Wenige Tage zuvor hatten sich nach Angaben der Polizei vier Beamte von einer Menge von bis zu 150 aufgebrachten Flüchtlingen bedroht gefühlt. Sie wollten einen Asylbewerber aus Togo - später hieß es, er stamme aus Ghana - zur Rückführung nach Italien abholen. Die Beamten zogen sich zurück. Das sei „Staatsversagen“, tönte die AfD.

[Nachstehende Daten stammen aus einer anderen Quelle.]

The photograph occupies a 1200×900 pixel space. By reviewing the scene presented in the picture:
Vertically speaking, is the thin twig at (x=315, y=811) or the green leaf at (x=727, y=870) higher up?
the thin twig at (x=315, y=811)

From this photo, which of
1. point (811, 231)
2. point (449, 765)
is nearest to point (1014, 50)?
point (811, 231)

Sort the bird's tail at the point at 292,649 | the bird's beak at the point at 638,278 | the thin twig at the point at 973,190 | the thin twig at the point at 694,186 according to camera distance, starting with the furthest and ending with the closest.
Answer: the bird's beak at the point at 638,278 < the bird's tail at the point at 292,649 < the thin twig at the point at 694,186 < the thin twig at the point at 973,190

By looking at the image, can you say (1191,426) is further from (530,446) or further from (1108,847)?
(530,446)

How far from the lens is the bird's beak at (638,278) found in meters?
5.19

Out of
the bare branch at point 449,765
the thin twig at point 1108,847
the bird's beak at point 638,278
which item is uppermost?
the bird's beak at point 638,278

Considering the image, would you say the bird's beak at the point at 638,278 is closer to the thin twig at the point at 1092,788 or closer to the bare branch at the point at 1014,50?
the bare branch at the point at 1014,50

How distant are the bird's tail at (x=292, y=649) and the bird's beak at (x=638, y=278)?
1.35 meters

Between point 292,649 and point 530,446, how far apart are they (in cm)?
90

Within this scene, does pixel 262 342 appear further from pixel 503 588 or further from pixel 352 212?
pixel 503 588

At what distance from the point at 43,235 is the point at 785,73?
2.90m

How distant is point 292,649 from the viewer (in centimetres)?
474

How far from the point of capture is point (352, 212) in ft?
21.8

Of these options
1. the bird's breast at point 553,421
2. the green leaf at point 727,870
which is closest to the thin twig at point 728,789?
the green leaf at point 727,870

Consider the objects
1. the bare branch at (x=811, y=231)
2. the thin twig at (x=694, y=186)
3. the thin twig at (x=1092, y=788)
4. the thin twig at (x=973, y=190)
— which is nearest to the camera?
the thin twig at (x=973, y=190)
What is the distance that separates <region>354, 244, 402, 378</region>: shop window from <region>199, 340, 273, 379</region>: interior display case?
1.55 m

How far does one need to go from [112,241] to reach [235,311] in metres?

Einsatz als Erfolg gewertet

Die Landesregierung wertet den Einsatz als Erfolg. Innenminister Thomas Strobl (CDU): „Die Polizei hat das einzig Richtige getan: Sie hat die Lage umfassend bewertet und dann mit ganzer Konsequenz geantwortet. Das Signal ist sehr deutlich: Rechtsstaat und Polizei setzen sich durch, nicht der Mob!“ Die seinerzeit laut gewordene Kritik an der Polizei stelle sich „in der 100-Tage-Rückschau als das dar, was sie war: substanzlos, verantwortungslos, maßlos“, sagt Strobl.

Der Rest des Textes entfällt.